Quadrupole ion trap with dipolar DC excitation: motivation, nonlinear dynamics, and simple formulas

We study the dynamics of a trapped ion in a mass spectrometer under the action of both the usual quadrupolar RF and dipolar DC excitation. The relevant governing equation, derived from electrostatic field calculations for realistic geometries, is a classical Mathieu equation perturbed with a constant inhomogeneous term and a small quadratic nonlinearity. An early paper by Plass examined the case without the quadratic term using variation of parameters. Here, we note a significantly simpler particular solution than used by Plass, include the quadratic term, and develop a second-order averaging-based approximation. The averaging results show that a particular underlying simple periodic solution is stable.
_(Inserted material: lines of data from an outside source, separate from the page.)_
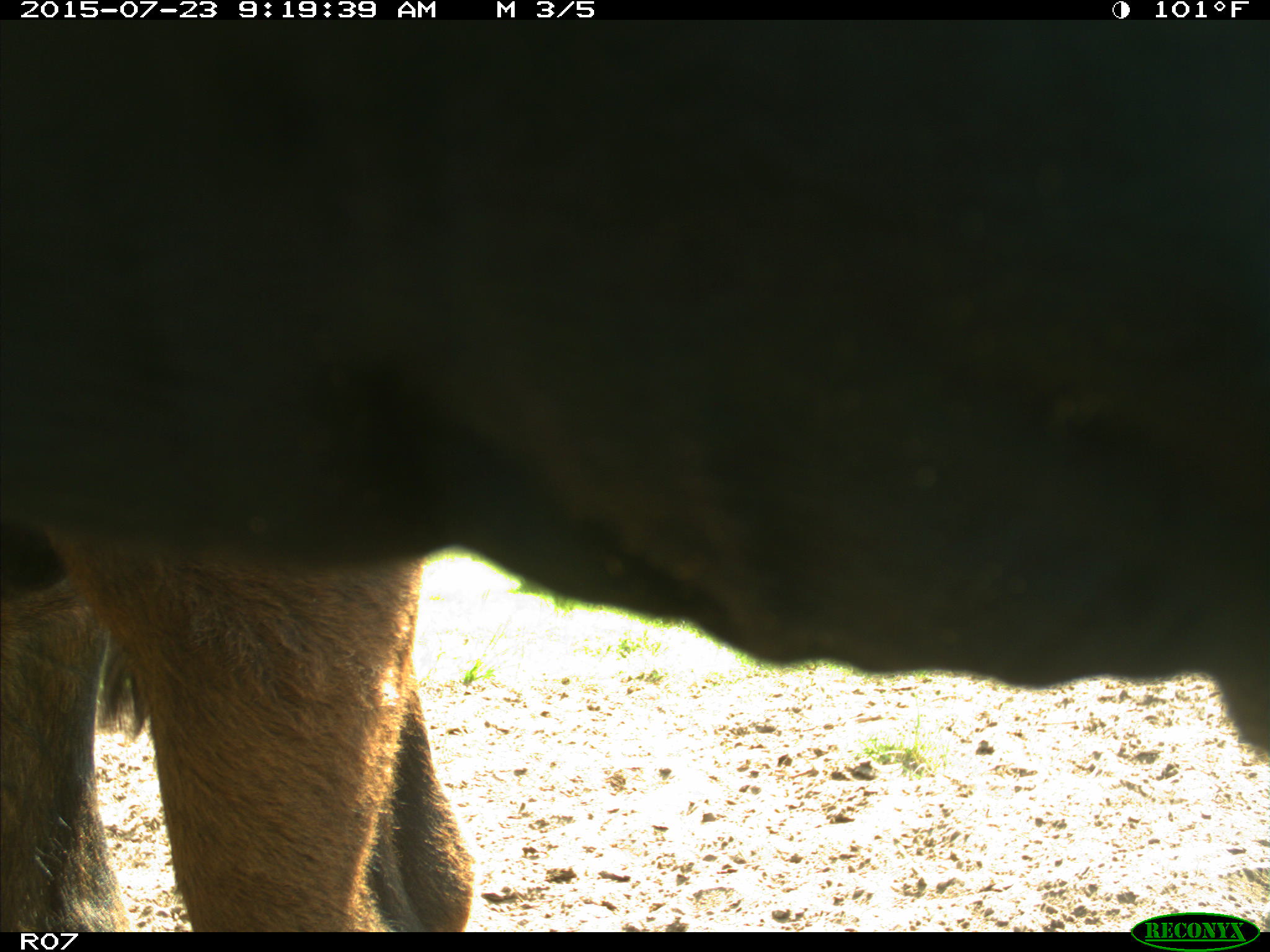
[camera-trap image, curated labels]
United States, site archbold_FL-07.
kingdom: Animalia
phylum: Chordata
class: Mammalia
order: Artiodactyla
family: Bovidae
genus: Bos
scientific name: Bos taurus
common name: domestic cow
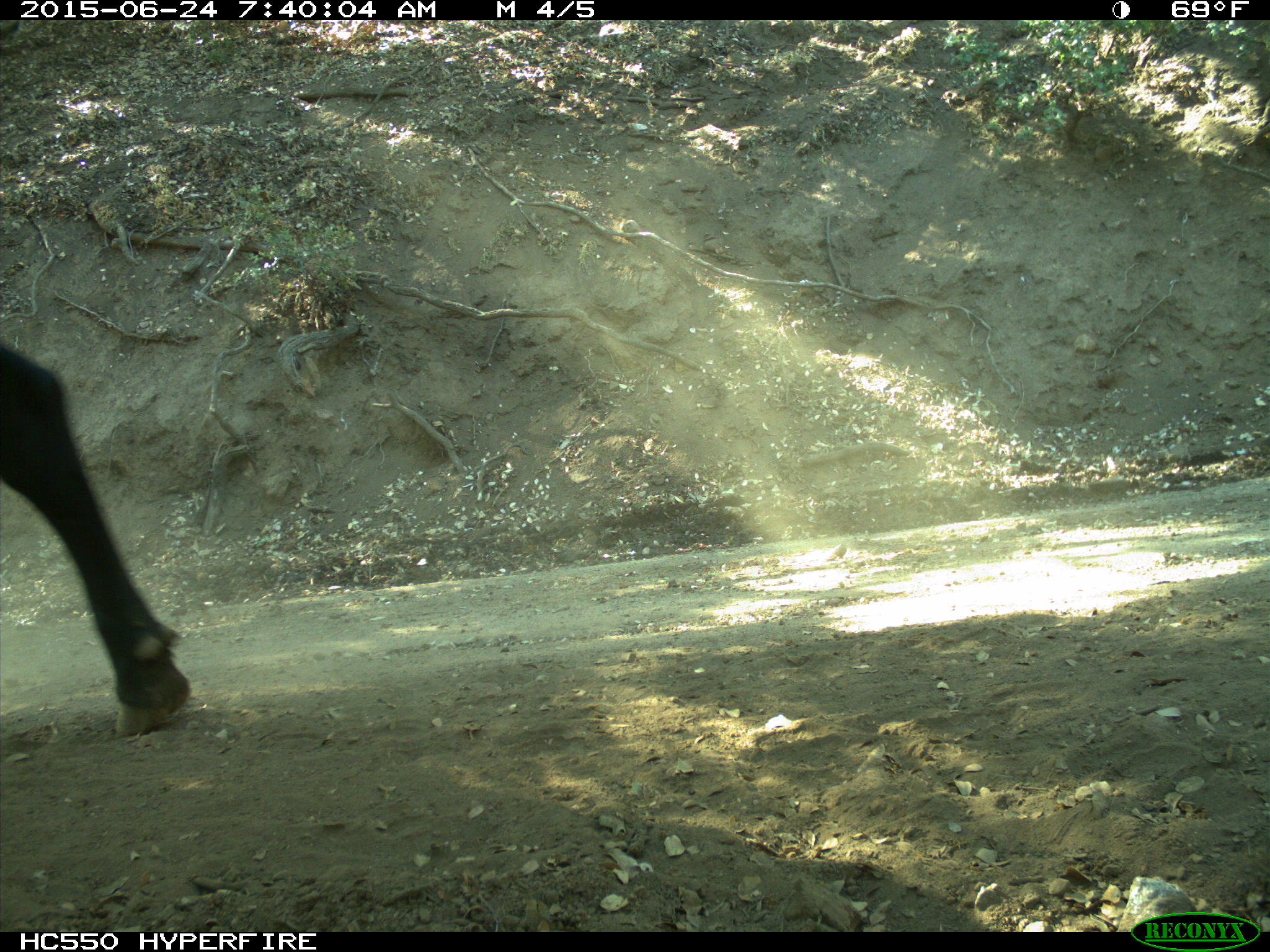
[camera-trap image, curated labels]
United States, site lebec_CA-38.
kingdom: Animalia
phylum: Chordata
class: Mammalia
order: Artiodactyla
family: Bovidae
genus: Bos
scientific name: Bos taurus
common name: domestic cow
Bos taurus (domestic cow).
We then show that a two-frequency approximation matches that solution well for practical purposes. Finally, we present and validate an easy iterative calculation for obtaining that two-frequency solution and quantify the effect of the quadratic nonlinearity.

Automated summary

This paper studies the dynamics of a trapped ion in a mass spectrometer under the influence of quadrupolar RF and dipolar DC excitation. By calculating the electrostatic field for realistic geometries, we derive a classical Mathieu equation with a perturbation term and quadratic nonlinearity. We simplify the solution proposed by Plass, include the quadratic term, and develop a second-order averaging-based approximation. The results show that a stable periodic solution can be obtained using a two-frequency approximation, and we quantify the effect of the quadratic nonlinearity.